# Textausgabe in neuem Fenster



## new@java (13. Okt 2010)

Hallo,

ich bin gerade dabei, ein kleines Spiel zu programmieren und möchte, dass sich bei Klick auf einen bestimmten Button ein neues Fenster öffnet, in dem formatierter Text steht. Seit Tagen halte ich mich an dieser Sache, die eigentlich eine Kleinigkeit ist, auf. Und das Internet hilft mir auch nicht weiter, finde einfach nicht den passenden Hinweis und weiß auch schon nicht mehr, wonach ich suchen soll. Also, ich hoffe, hier kann mir jemand weiterhelfen. Hier mein Quellcode für das Fenster, in dem der Text stehen soll: 


```
import javax.swing.*;
import java.awt.*;
import java.text.*;

public class Spielregeln extends JFrame
{
	 public Spielregeln() 
	  {
	    super();
	    setSize( 800,200 );
	    setTitle ("Spielregeln");
	    setDefaultCloseOperation(WindowConstants.DISPOSE_ON_CLOSE);   
	    setVisible( true );
	    getContentPane().setLayout(new FlowLayout());
	    JLabel label = new JLabel("Textausgabe");
	    label.setFont(new Font("Serif", Font.PLAIN, 36));
	    getContentPane().add(label);
	    setSize(800, 500);
	    setLocationRelativeTo(null);  
	    setVisible(true);

	  }
	    	 
	  public static void main( String[] args)
	  {
	    new Spielregeln();
	  }

	}
```

Das Öffnen des Fensters funktioniert einwandfrei. Es steht halt bisher nur "Textausgabe" in dem Fenster, wo wie ich es oben ja auch festgelegt habe. Aber wie bekomme ich es hin, dass ein längerer, formatierter Text (Spielregeln) angezeigt wird?

Vielen Dank im Voraus für eure Hilfe!


----------



## eRaaaa (13. Okt 2010)

new@java hat gesagt.:


> Aber wie bekomme ich es hin, dass ein längerer, formatierter Text (Spielregeln) angezeigt wird?

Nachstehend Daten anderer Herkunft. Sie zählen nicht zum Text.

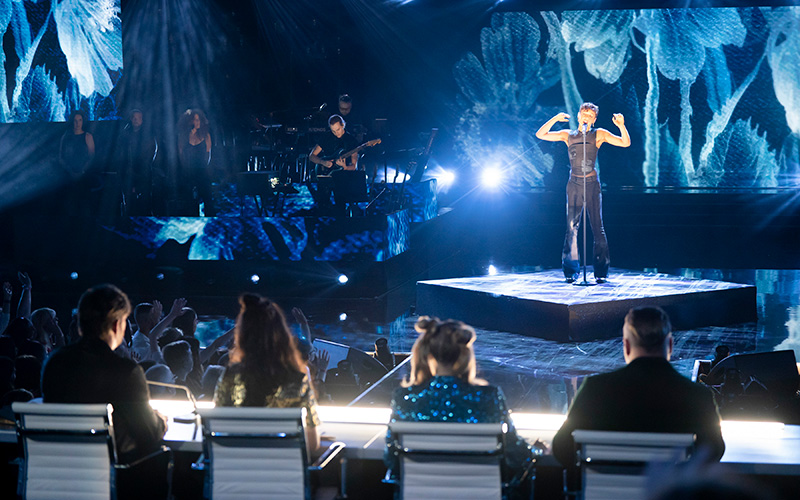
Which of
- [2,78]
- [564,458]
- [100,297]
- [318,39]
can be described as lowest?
[564,458]

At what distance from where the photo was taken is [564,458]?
2.18m

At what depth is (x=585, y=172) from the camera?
6848 mm

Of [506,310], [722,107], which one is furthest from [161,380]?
[722,107]

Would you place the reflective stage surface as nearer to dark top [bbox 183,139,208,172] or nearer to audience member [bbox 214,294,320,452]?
audience member [bbox 214,294,320,452]

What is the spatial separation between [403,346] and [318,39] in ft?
24.6

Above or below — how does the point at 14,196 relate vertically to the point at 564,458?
above

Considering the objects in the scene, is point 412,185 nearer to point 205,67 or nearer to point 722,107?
point 205,67

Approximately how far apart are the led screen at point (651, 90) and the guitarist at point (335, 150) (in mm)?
5947

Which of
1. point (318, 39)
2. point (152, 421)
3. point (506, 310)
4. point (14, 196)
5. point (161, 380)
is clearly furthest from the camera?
point (318, 39)

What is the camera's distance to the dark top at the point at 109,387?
95.0 inches

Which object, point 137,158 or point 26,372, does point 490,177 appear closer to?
point 137,158

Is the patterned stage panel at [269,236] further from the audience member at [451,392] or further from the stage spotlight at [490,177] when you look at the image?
the stage spotlight at [490,177]

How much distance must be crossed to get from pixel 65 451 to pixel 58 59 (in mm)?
9119

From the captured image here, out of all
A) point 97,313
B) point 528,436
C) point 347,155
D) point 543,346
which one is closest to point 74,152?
point 347,155
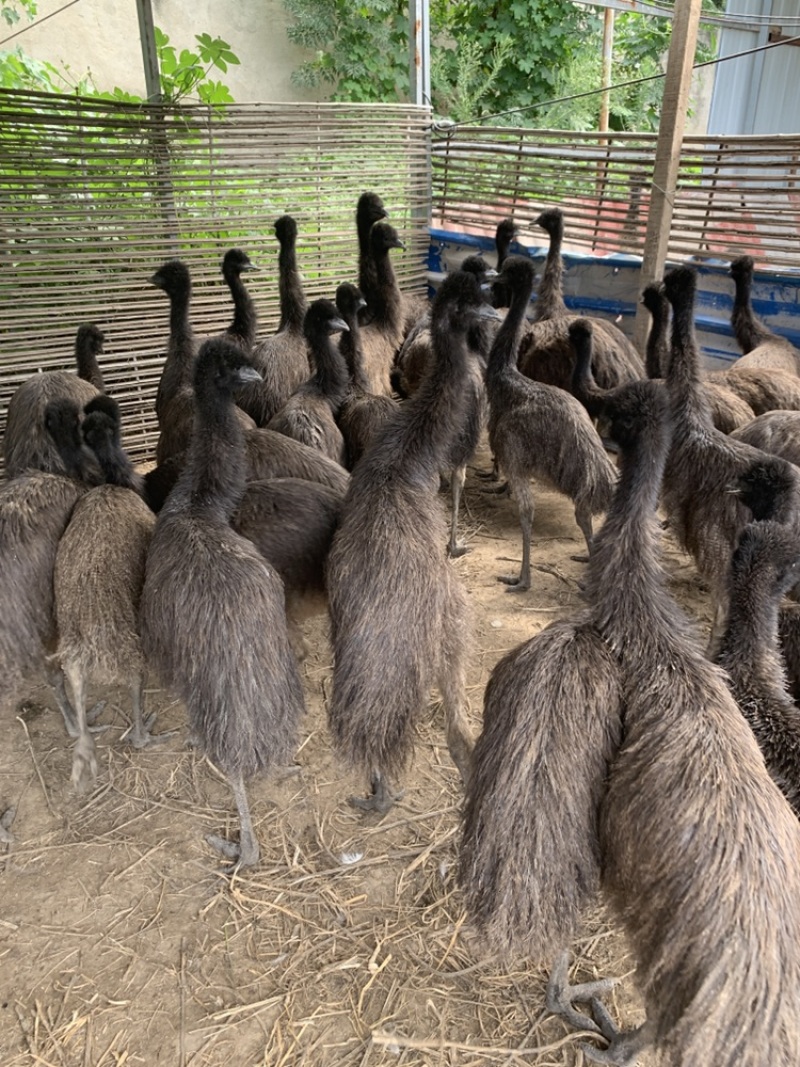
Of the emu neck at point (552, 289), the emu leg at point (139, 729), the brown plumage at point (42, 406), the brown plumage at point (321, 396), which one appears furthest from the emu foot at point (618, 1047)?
the emu neck at point (552, 289)

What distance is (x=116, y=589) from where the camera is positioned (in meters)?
3.79

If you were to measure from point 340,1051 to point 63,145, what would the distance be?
7034 mm

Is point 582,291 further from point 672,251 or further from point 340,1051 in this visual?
point 340,1051

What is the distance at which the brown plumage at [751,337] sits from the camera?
21.1 feet

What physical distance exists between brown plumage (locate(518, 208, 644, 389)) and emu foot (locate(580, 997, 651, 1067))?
4.67m

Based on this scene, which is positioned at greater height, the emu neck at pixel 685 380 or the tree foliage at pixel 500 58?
the tree foliage at pixel 500 58

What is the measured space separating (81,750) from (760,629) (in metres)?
3.16

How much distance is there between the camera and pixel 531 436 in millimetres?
5430

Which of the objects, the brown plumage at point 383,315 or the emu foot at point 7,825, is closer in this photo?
the emu foot at point 7,825

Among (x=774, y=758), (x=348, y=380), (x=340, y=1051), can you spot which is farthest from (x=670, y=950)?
(x=348, y=380)

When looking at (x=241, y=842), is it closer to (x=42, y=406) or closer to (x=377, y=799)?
(x=377, y=799)

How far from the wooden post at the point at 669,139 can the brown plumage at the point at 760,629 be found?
4214 mm

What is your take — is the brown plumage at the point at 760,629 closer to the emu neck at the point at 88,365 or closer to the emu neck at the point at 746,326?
the emu neck at the point at 746,326

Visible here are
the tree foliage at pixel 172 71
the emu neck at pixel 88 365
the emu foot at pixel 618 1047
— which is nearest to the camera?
the emu foot at pixel 618 1047
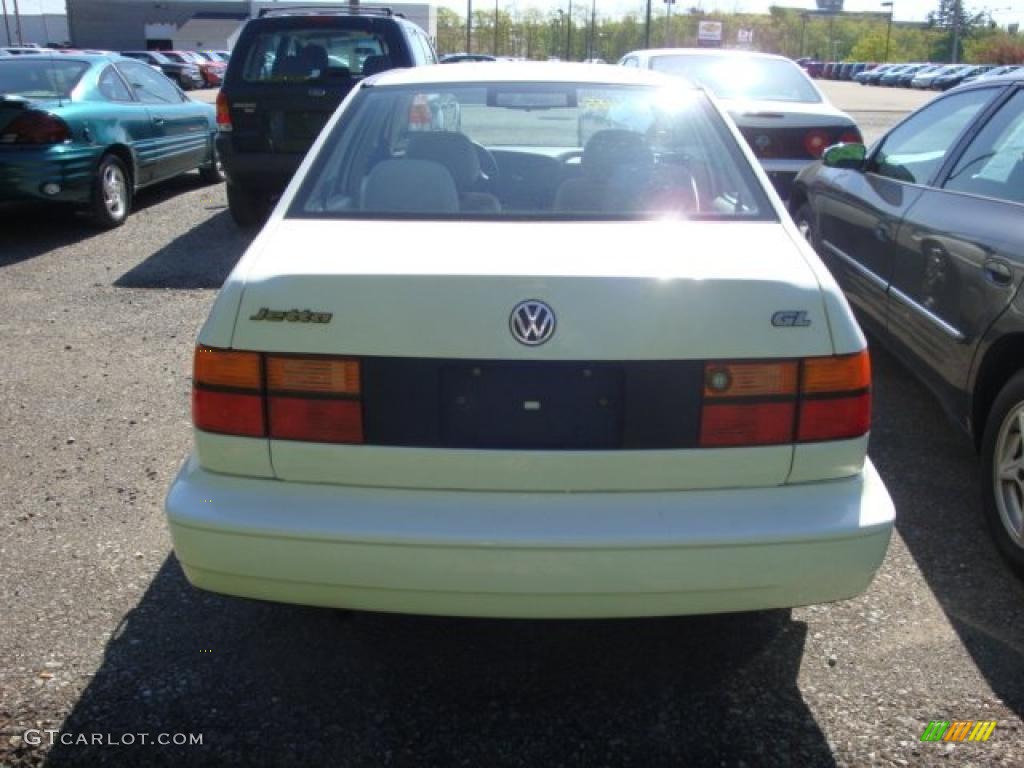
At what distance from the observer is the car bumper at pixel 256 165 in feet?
27.1

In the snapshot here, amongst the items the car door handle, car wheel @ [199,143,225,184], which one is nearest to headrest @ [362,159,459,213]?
the car door handle

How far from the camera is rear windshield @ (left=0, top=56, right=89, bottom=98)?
8719mm

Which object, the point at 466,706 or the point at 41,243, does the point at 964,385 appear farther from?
the point at 41,243

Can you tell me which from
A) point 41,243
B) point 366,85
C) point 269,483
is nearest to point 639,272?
point 269,483

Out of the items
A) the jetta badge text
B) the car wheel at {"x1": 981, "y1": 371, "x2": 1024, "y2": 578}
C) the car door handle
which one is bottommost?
the car wheel at {"x1": 981, "y1": 371, "x2": 1024, "y2": 578}

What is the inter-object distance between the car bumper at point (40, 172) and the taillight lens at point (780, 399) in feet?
23.7

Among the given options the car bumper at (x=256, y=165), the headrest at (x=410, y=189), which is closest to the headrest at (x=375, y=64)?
the car bumper at (x=256, y=165)

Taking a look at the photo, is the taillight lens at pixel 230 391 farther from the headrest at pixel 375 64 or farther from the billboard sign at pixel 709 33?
the billboard sign at pixel 709 33

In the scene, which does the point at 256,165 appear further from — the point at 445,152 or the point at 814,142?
the point at 445,152

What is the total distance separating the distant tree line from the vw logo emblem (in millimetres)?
84176

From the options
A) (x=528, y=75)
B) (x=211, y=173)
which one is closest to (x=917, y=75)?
(x=211, y=173)

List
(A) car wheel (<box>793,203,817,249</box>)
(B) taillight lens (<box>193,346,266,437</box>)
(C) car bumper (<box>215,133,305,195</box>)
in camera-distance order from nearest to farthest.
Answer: (B) taillight lens (<box>193,346,266,437</box>) < (A) car wheel (<box>793,203,817,249</box>) < (C) car bumper (<box>215,133,305,195</box>)

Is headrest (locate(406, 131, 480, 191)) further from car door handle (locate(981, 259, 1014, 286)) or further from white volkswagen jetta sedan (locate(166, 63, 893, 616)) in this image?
car door handle (locate(981, 259, 1014, 286))

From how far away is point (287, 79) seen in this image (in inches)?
325
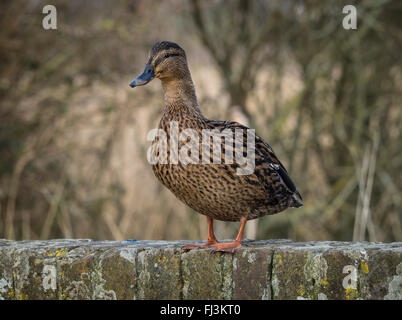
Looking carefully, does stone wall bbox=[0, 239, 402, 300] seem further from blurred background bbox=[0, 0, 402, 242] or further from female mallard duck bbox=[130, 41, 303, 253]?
blurred background bbox=[0, 0, 402, 242]

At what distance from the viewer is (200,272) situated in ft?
8.07

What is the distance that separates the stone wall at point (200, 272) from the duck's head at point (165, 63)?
0.89 metres

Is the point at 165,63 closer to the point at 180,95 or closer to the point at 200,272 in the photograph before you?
the point at 180,95

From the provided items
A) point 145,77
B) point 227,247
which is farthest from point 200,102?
point 227,247

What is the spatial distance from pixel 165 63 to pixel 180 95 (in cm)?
18

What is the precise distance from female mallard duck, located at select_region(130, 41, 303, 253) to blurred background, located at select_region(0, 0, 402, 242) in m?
2.49

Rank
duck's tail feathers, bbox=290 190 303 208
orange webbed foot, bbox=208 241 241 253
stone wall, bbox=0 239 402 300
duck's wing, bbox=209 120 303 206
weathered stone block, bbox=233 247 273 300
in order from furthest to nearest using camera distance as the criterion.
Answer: duck's tail feathers, bbox=290 190 303 208, duck's wing, bbox=209 120 303 206, orange webbed foot, bbox=208 241 241 253, weathered stone block, bbox=233 247 273 300, stone wall, bbox=0 239 402 300

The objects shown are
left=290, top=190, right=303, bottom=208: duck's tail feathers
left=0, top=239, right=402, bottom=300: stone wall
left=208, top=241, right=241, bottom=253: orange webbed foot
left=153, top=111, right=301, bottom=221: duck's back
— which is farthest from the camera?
left=290, top=190, right=303, bottom=208: duck's tail feathers

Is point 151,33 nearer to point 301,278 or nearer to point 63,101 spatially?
point 63,101

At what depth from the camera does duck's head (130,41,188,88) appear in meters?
3.02

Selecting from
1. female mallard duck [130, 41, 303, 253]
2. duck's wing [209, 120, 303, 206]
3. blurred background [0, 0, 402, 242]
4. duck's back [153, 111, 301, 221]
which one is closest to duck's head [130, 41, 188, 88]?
female mallard duck [130, 41, 303, 253]

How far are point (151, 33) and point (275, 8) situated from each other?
1.32m
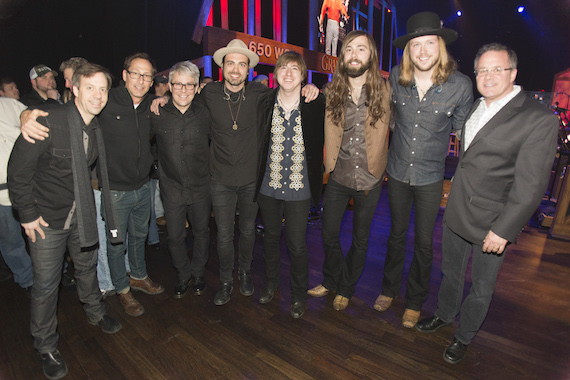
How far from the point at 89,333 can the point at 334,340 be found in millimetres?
1837

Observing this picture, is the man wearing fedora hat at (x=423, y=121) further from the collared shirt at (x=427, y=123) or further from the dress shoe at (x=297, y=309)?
the dress shoe at (x=297, y=309)

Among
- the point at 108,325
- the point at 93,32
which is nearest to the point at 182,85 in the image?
the point at 108,325

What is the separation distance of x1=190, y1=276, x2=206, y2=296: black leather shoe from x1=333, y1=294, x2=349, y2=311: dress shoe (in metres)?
1.20

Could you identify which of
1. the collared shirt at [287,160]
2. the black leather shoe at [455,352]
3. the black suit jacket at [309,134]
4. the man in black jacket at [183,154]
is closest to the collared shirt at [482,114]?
→ the black suit jacket at [309,134]

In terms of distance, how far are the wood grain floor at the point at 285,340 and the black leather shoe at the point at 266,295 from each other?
6 centimetres

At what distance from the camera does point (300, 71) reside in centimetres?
223

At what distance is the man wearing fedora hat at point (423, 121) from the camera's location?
2.16 meters

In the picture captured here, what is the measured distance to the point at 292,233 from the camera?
2.50 metres

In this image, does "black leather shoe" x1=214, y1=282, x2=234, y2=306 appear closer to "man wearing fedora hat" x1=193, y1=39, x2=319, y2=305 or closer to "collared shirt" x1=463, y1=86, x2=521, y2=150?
"man wearing fedora hat" x1=193, y1=39, x2=319, y2=305

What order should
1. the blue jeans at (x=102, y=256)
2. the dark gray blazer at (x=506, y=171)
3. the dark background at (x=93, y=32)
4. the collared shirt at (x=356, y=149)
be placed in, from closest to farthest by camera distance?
1. the dark gray blazer at (x=506, y=171)
2. the collared shirt at (x=356, y=149)
3. the blue jeans at (x=102, y=256)
4. the dark background at (x=93, y=32)

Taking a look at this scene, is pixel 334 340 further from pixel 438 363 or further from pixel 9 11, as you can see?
pixel 9 11

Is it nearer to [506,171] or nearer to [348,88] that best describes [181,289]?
[348,88]

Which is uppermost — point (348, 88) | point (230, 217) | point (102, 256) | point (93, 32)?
point (93, 32)

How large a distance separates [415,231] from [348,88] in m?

Mit einer JTextPane und einem entsprechendem StyledDocument. Hier findest du viele Beispiele und eine Erklärung, wenn es dann noch konkrete Probleme gibt, kannst du dich ja nochmal melden


----------



## new@java (13. Okt 2010)

Danke für die schnelle Antwort, eRaaaa! Die Seite ist auch wirklich nicht schlecht. Aber ich vermute, mir mangelt´s am Grundverständnis. An welcher Stelle genau muss der eigentliche Text denn im Quellcode stehen? Sehe auf der Seite nirgendwo den Text im Quellcode. Bei mir ist er ja quasi auf dem Label und wird ja auch angezeigt, aber ich kann ja schließlich nicht den ganzen Text in die Gänsefüßchen schreiben und dann formatieren, oder? Verstehst du ansatzweise, worauf ich hinaus will? ???:L Bin mir nicht sicher, ob ich mich klar genug ausdrücke


----------



## eRaaaa (13. Okt 2010)

new@java hat gesagt.:


> aber ich kann ja schließlich nicht den ganzen Text in die Gänsefüßchen schreiben und dann formatieren, oder?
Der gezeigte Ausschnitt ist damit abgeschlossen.